The tech boom has brought jobs, new residents and economic success to Silicon Valley and surrounding cities, but it’s also heightened the housing shortage and increased rents, resulting in waves of evictions and displacement.

As communities across the Bay Area try to stem the crisis, Palo Alto and Oakland are considering ways to keep or attract families making over $100,000, worrying some advocates that needier residents will suffer.

Palo Alto is looking at different options to expand affordable housing across the board, including for “moderate-income” households. Families making between 80 and 120 percent of the area median income are considered to have moderate income, around $128,000 in Palo Alto, according to Pilar Lorenzana-Campo, policy director for Silicon Valley organization SV@Home.

Meanwhile, the national median household income is less than half that.

“I think for the rest of the country, hearing that we have an affordable housing need for households that make $120,000 a year is kind of hard to relate to,” Lorenzana-Campo said. “People are really shocked to hear that professionals, teachers or firefighters, don’t have the ability to afford market-rate rents in our communities.”

The median rent in Palo Alto is $5,750, according to real estate listing site Trulia, making it increasingly difficult for those outside the high-earning tech industry to afford.

NPR recently profiled teachers around the country working in expensive communities, including Tara Hunt, who commutes two hours to her job at a Palo Alto elementary school and wishes she could move closer.

"This is where all the tech jobs are. And it's pushing out your community helpers," she said. "The cost of living just keeps going up and up."

Hunt, who has taught for 16 years, told NPR she spends more than half of her income on rent.

Lorenzana-Campo commended Palo Alto’s efforts to address affordability.

“But I think they will need to do more, especially if they want to ensure low-income households can continue to live in Palo Alto,” she added.

Oakland is considering changing the thresholds for a few affordable housing programs to include moderate-income households and higher, which works out to incomes above $100,000.

They’re looking to introduce impact fees, which would require developers of new market-rate apartments to pay into a fund aimed at creating housing for low- and moderate-income families making up to $101,100 for a family of three, according to East Bay Housing Organizations Policy Director Jeffrey Levin.

“A family of four with two teachers as parents -- that is who we’re trying to house,” Oakland Councilwoman Annie Campbell Washington said at a recent meeting, according to East Bay Express. “It’s very important for me to keep our teachers here in Oakland.”

Two other programs would have their income limits increased to 150 percent of the area median income, or $126,400 for a family of three.

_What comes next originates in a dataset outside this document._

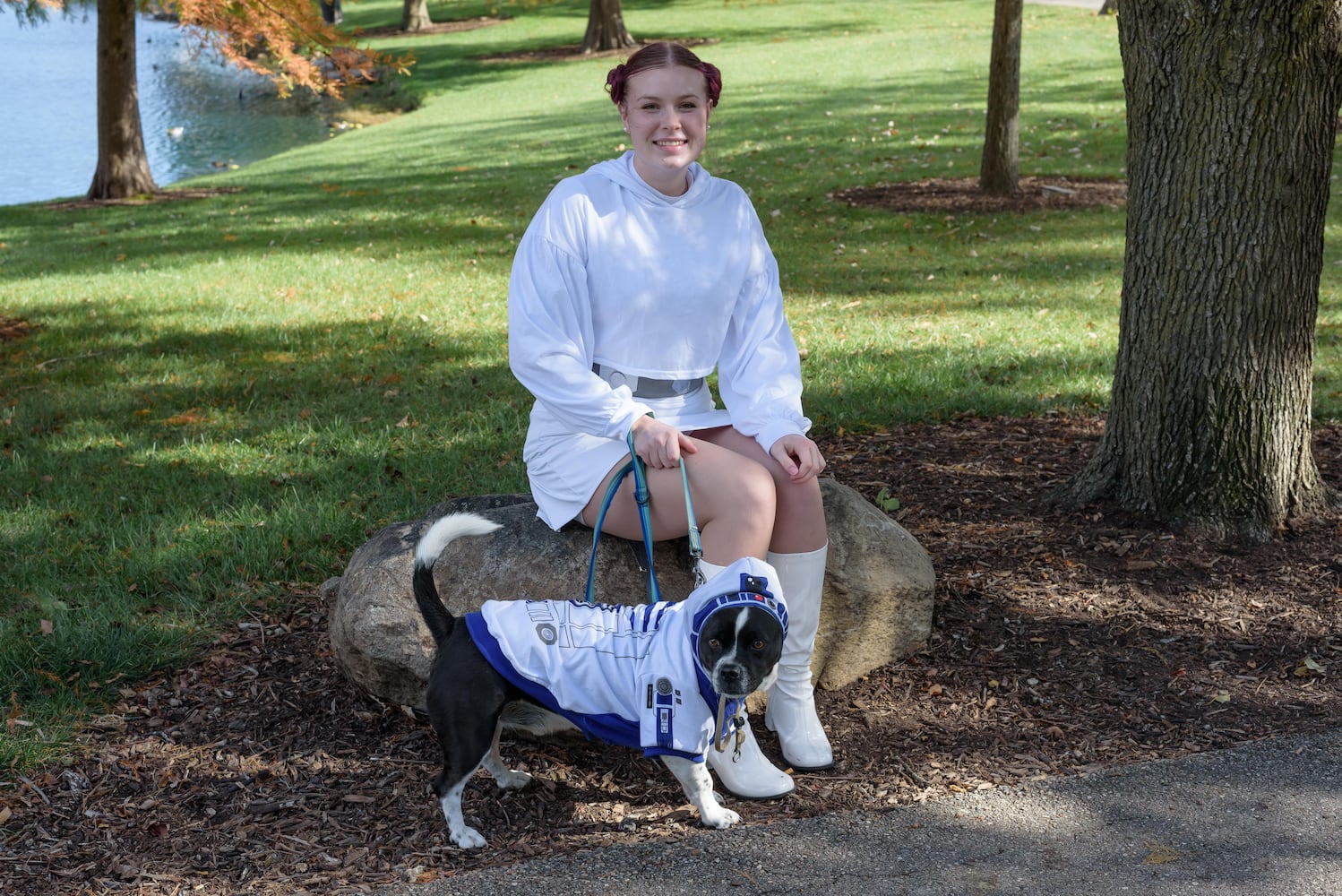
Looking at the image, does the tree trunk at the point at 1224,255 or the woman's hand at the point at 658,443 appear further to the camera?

Oakland now consistently ranks as one of the most expensive rental and home-buying markets. Market rents have nearly doubled in the last five years, while the median income has increased by just over 11 percent.

But there’s been sharp criticism from housing advocates who believe the proposals would divert assistance from a significant population of low-income residents. The proposed income limits are based on data that applies to a larger, more prosperous area than Oakland alone, and the median income for renters is only about $40,000, Levin said.

“During the time that [the impact fee proposal] was being developed the assumption by everyone was that the city was going to target these monies to ... low- and very low-income households who face the most severe housing needs,” he said. “They have the biggest housing cost burden; they’re much more likely to be overcrowded and to be living in substandard housing, and so we were pretty surprised.”

Displacement has been an ongoing issue for Oakland as rents rise and newcomers and people in pricier nearby cities like San Francisco look for more affordable options, and it's possible that the proposed changes could have the unintended effect of furthering displacement, if they attract newcomers.

“We’re not trying to pit low-wage workers against moderate-wage earners, that’s not our intent,” Levin said, adding that he thinks the city can explore other options for increasing housing for people in the middle. “It’s about making some really difficult policy choices about what to do with our scarce resources and who has the worst need.”